"What men had you to see?"

"Oh, no one whom you know anything about. Isn't dinner ready? I shan't dress. I have to go out again this evening."

"This evening!"

"Yes; it is a frightful bore, but I have a business appointment. Do ring and tell the cook to make haste."

"You are not going out again this evening, Ancram?"

"I tell you I must. How can you be so childish, Castalia? Whilst I am gone you can employ yourself in making out the draught of a letter to your uncle."

"I will not write to my uncle! I will not. You don't care for me. You—you deceive me," burst out Castalia. And then a storm of sobs choked her voice, and she hurried away, filling the little house with a torrent of incoherent sounds.

Algy looked after her, with his head bent down and his eyebrows raised. Castalia was really very trying to live with. As to her refusal to write to her uncle, she would not of course persist in it. It was out of the question that she should persist in opposing any wish of his.
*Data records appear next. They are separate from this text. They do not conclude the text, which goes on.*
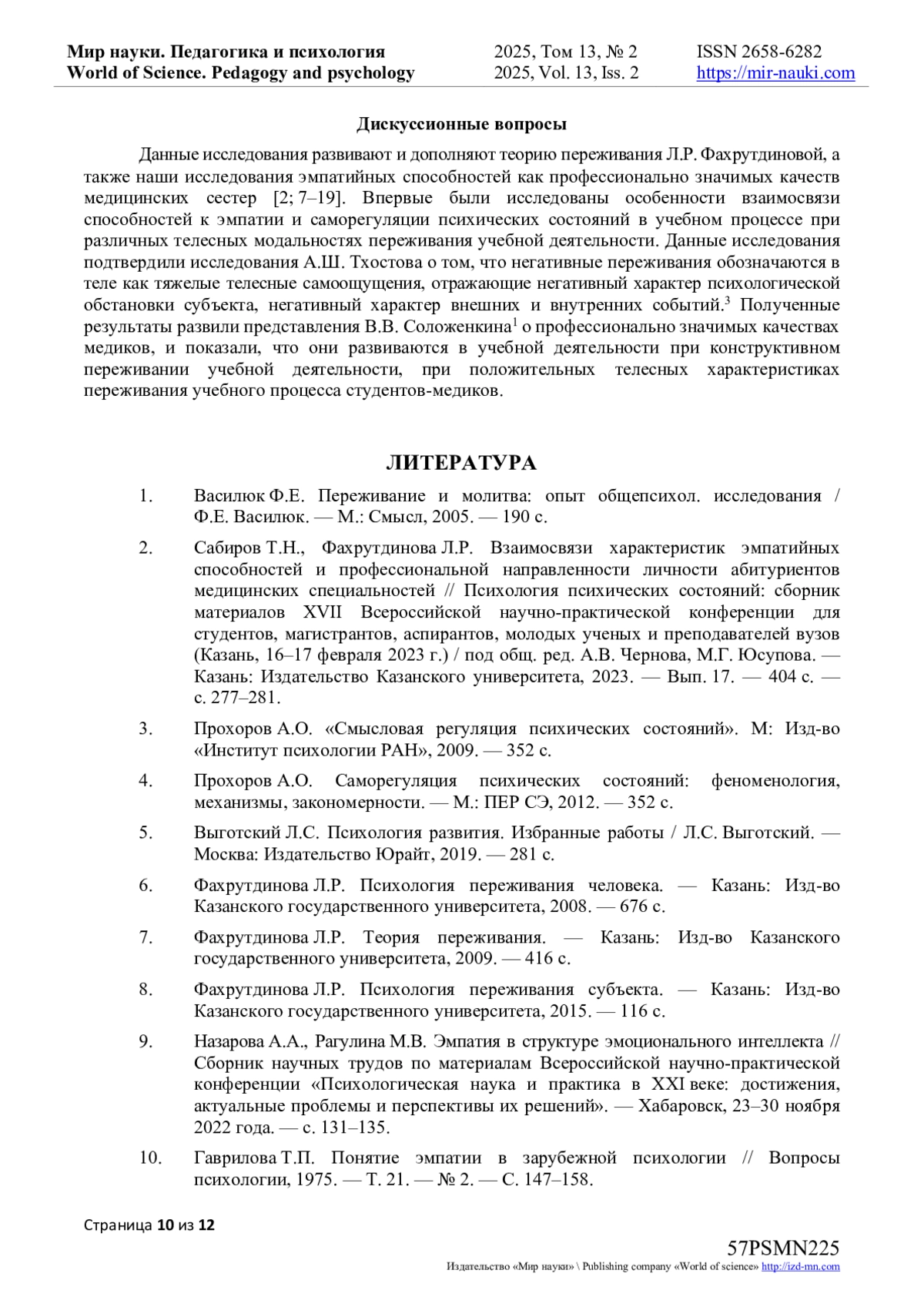 Мир науки. Педагогика и психология
World of Science. Pedagogy and psychology

2025, Том 13, № 2
2025, Vol. 13, Iss. 2

ISSN 2658-6282
https://mir-nauki.com

Дискуссионные вопросы

Данные исследования развивают и дополняют теорию переживания Л.Р. Фахрутдиновой, а также наши исследования эмпатийных способностей как профессионально значимых качеств медицинских сестер [2; 7–19]. Впервые были исследованы особенности взаимосвязи способностей к эмпатии и саморегуляции психических состояний в учебном процессе при различных телесных модальностях переживания учебной деятельности. Данные исследования подтвердили исследования А.Ш. Тхостова о том, что негативные переживания обозначаются в теле как тяжелые телесные самоощущения, отражающие негативный характер психологической обстановки субъекта, негативный характер внешних и внутренних событий.$^3$ Полученные результаты развили представления В.В. Соложенкина$^1$ о профессионально значимых качествах медиков, и показали, что они развиваются в учебной деятельности при конструктивном переживании учебной деятельности, при положительных телесных характеристиках переживания учебного процесса студентов-медиков.

ЛИТЕРАТУРА

1. Василюк Ф.Е. Переживание и молитва: опыт общепсихол. исследования / Ф.Е. Василюк. — М.: Смысл, 2005. — 190 с.

2. Сабиров Т.Н., Фахрутдинова Л.Р. Взаимосвязи характеристик эмпатийных способностей и профессиональной направленности личности абитуриентов медицинских специальностей // Психология психических состояний: сборник материалов XVII Всероссийской научно-практической конференции для студентов, магистрантов, аспирантов, молодых ученых и преподавателей вузов (Казань, 16–17 февраля 2023 г.) / под общ. ред. А.В. Чернова, М.Г. Юсупова. — Казань: Издательство Казанского университета, 2023. — Вып. 17. — 404 с. — с. 277–281.

3. Прохоров А.О. «Смысловая регуляция психических состояний». М: Изд-во «Институт психологии РАН», 2009. — 352 с.

4. Прохоров А.О. Саморегуляция психических состояний: феноменология, механизмы, закономерности. — М.: ПЕР СЭ, 2012. — 352 с.

5. Выготский Л.С. Психология развития. Избранные работы / Л.С. Выготский. — Москва: Издательство Юрайт, 2019. — 281 с.

6. Фахрутдинова Л.Р. Психология переживания человека. — Казань: Изд-во Казанского государственного университета, 2008. — 676 с.

7. Фахрутдинова Л.Р. Теория переживания. — Казань: Изд-во Казанского государственного университета, 2009. — 416 с.

8. Фахрутдинова Л.Р. Психология переживания субъекта. — Казань: Изд-во Казанского государственного университета, 2015. — 116 с.

9. Назарова А.А., Рагулина М.В. Эмпатия в структуре эмоционального интеллекта // Сборник научных трудов по материалам Всероссийской научно-практической конференции «Психологическая наука и практика в XXI веке: достижения, актуальные проблемы и перспективы их решений». — Хабаровск, 23–30 ноября 2022 года. — с. 131–135.

10. Гаврилова Т.П. Понятие эмпатии в зарубежной психологии // Вопросы психологии, 1975. — Т. 21. — № 2. — С. 147–158.

Страница 10 из 12

57PSMN225
Издательство «Мир науки» \ Publishing company «World of science» http://izd-mn.com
But she was really very trying.

When dinner was announced, Castalia sent word that she had a headache and could not eat. She was lying down in her own room. Her husband murmured a few words of sympathy, but ate his dinner with no sensible diminution of appetite, and, as soon as it was despatched, he lit a cigar, wrapped himself in his great-coat, and went out.

Castalia heard the street-door shut. She rose swiftly from the bed on which she had thrown herself, put on a bonnet and cloak, muffled her face in a veil, and followed her husband.